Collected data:
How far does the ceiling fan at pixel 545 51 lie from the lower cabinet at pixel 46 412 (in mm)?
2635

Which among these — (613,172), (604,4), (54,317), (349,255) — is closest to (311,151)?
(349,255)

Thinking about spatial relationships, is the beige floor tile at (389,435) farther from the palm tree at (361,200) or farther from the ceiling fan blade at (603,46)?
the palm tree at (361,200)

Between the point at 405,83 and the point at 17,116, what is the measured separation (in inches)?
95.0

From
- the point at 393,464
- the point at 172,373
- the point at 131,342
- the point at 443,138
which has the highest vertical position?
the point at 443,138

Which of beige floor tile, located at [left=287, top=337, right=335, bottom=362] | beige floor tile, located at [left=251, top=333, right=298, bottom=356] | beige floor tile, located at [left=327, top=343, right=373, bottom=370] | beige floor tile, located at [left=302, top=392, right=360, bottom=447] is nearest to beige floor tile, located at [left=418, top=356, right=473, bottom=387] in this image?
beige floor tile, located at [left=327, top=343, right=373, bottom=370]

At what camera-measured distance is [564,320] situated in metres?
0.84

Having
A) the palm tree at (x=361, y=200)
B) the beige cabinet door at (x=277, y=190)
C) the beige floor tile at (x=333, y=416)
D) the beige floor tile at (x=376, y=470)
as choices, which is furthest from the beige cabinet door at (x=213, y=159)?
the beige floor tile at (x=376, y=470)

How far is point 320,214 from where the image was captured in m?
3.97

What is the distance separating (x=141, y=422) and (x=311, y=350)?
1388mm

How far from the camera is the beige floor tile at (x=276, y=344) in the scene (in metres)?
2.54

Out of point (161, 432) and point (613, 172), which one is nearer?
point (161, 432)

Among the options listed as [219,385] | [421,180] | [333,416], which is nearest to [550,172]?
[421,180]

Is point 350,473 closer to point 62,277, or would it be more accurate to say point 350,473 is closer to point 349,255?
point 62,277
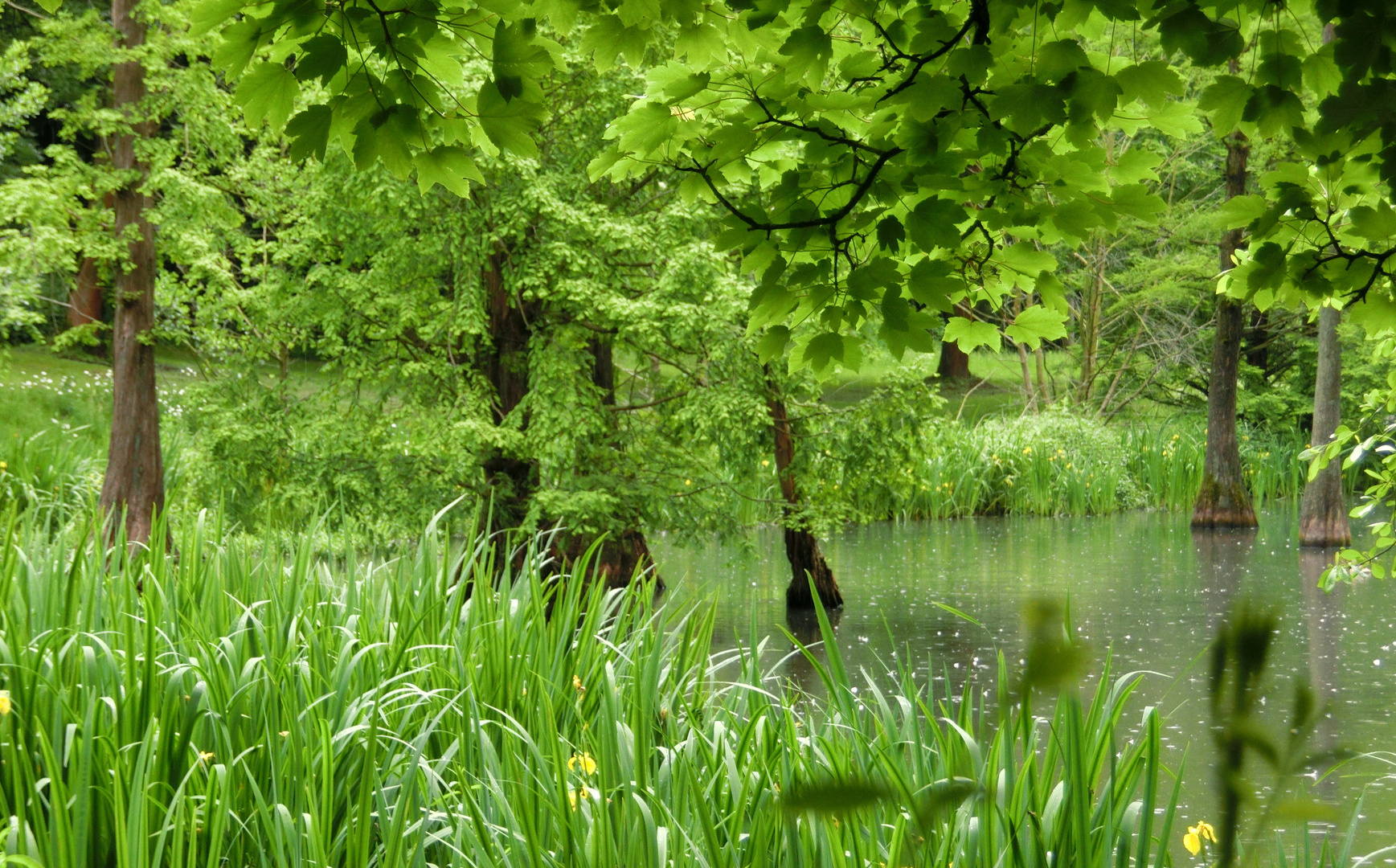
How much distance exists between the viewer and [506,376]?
7578mm

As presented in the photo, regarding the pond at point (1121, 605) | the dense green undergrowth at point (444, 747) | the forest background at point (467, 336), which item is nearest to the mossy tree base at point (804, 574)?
the pond at point (1121, 605)

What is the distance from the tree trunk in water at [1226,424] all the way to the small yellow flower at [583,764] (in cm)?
1215

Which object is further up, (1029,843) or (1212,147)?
(1212,147)

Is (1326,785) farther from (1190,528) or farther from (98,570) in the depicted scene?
(1190,528)

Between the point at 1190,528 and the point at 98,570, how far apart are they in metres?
12.5

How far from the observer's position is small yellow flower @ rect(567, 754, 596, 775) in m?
2.43

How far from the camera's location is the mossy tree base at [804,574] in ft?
28.3

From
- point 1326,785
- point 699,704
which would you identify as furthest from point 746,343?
point 699,704

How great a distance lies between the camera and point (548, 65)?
172 centimetres

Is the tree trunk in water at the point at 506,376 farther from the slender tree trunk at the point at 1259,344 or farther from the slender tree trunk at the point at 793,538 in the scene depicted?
the slender tree trunk at the point at 1259,344

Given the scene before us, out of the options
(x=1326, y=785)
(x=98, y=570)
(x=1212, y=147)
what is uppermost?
(x=1212, y=147)

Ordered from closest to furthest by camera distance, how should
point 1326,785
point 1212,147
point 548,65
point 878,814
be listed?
point 548,65 < point 878,814 < point 1326,785 < point 1212,147

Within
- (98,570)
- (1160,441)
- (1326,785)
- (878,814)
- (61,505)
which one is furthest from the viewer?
(1160,441)

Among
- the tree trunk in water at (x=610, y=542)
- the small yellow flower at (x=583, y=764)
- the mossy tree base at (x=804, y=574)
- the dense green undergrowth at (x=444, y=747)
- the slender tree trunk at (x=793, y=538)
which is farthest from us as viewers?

Instructions for the task
Except for the pictures, print the data above exactly.

Exercise solution
How far does the ceiling fan at pixel 545 51 lie from the lower cabinet at pixel 46 412 (in mm)?
2635

Which among these — (613,172), (604,4), (54,317), (349,255) — is closest to (311,151)?
(349,255)

Thinking about spatial relationships, is the beige floor tile at (389,435) farther from the palm tree at (361,200) or farther from the ceiling fan blade at (603,46)?
the palm tree at (361,200)

Between the point at 405,83 and the point at 17,116, what is the measured separation (in inches)?
95.0

From
- the point at 393,464
- the point at 172,373
- the point at 131,342
- the point at 443,138
which has the highest vertical position?
the point at 443,138

Which of beige floor tile, located at [left=287, top=337, right=335, bottom=362] | beige floor tile, located at [left=251, top=333, right=298, bottom=356] | beige floor tile, located at [left=327, top=343, right=373, bottom=370] | beige floor tile, located at [left=302, top=392, right=360, bottom=447] is nearest to beige floor tile, located at [left=418, top=356, right=473, bottom=387] in this image?
beige floor tile, located at [left=327, top=343, right=373, bottom=370]

At what camera-measured distance is [564,320] situated in metres?
0.84

Having
A) the palm tree at (x=361, y=200)
B) the beige cabinet door at (x=277, y=190)
C) the beige floor tile at (x=333, y=416)
D) the beige floor tile at (x=376, y=470)
as choices, which is furthest from the beige cabinet door at (x=213, y=159)?
the beige floor tile at (x=376, y=470)

How far is point 320,214 from where the image was captured in m?
3.97

What is the distance separating (x=141, y=422) and (x=311, y=350)?
1388mm

How far from the camera is the beige floor tile at (x=276, y=344) in the scene (in metres)?
2.54

Out of point (161, 432) and point (613, 172), which one is nearer?
point (161, 432)

Among the options listed as [219,385] | [421,180] | [333,416], which is nearest to [550,172]?
[421,180]

Is point 350,473 closer to point 62,277, or would it be more accurate to say point 350,473 is closer to point 349,255?
point 62,277
How much distance exists between the viewer and [506,376]?
7578mm

As presented in the photo, regarding the pond at point (1121, 605) | the dense green undergrowth at point (444, 747) | the forest background at point (467, 336), which item is nearest to the mossy tree base at point (804, 574)?
the pond at point (1121, 605)

What is the distance from the tree trunk in water at [1226,424] all the way to the small yellow flower at [583,764] (in cm)?
1215

Which object is further up, (1029,843) or (1212,147)?
(1212,147)

Is (1326,785) farther from (1190,528) or farther from (98,570) in the depicted scene?
(1190,528)

Between the point at 1190,528 and the point at 98,570, how far apart are they in metres?
12.5

How far from the observer's position is small yellow flower @ rect(567, 754, 596, 775) in m?
2.43

How far from the camera's location is the mossy tree base at [804,574] in ft?
28.3

From
- point 1326,785
- point 699,704
which would you identify as furthest from point 746,343?
point 699,704

How great a distance lies between the camera and point (548, 65)?
172 centimetres

Is the tree trunk in water at the point at 506,376 farther from the slender tree trunk at the point at 1259,344 or farther from the slender tree trunk at the point at 793,538 in the scene depicted?
the slender tree trunk at the point at 1259,344

Given the scene before us, out of the options
(x=1326, y=785)
(x=98, y=570)
(x=1212, y=147)
what is uppermost?
(x=1212, y=147)

Ordered from closest to furthest by camera distance, how should
point 1326,785
point 1212,147
point 548,65
point 878,814
be listed?
point 548,65 < point 878,814 < point 1326,785 < point 1212,147

Within
- (98,570)
- (1160,441)
- (1326,785)
- (878,814)
- (61,505)
which one is furthest from the viewer?
(1160,441)

Among
- the tree trunk in water at (x=610, y=542)
- the small yellow flower at (x=583, y=764)
- the mossy tree base at (x=804, y=574)
- the dense green undergrowth at (x=444, y=747)
- the slender tree trunk at (x=793, y=538)
which is farthest from us as viewers?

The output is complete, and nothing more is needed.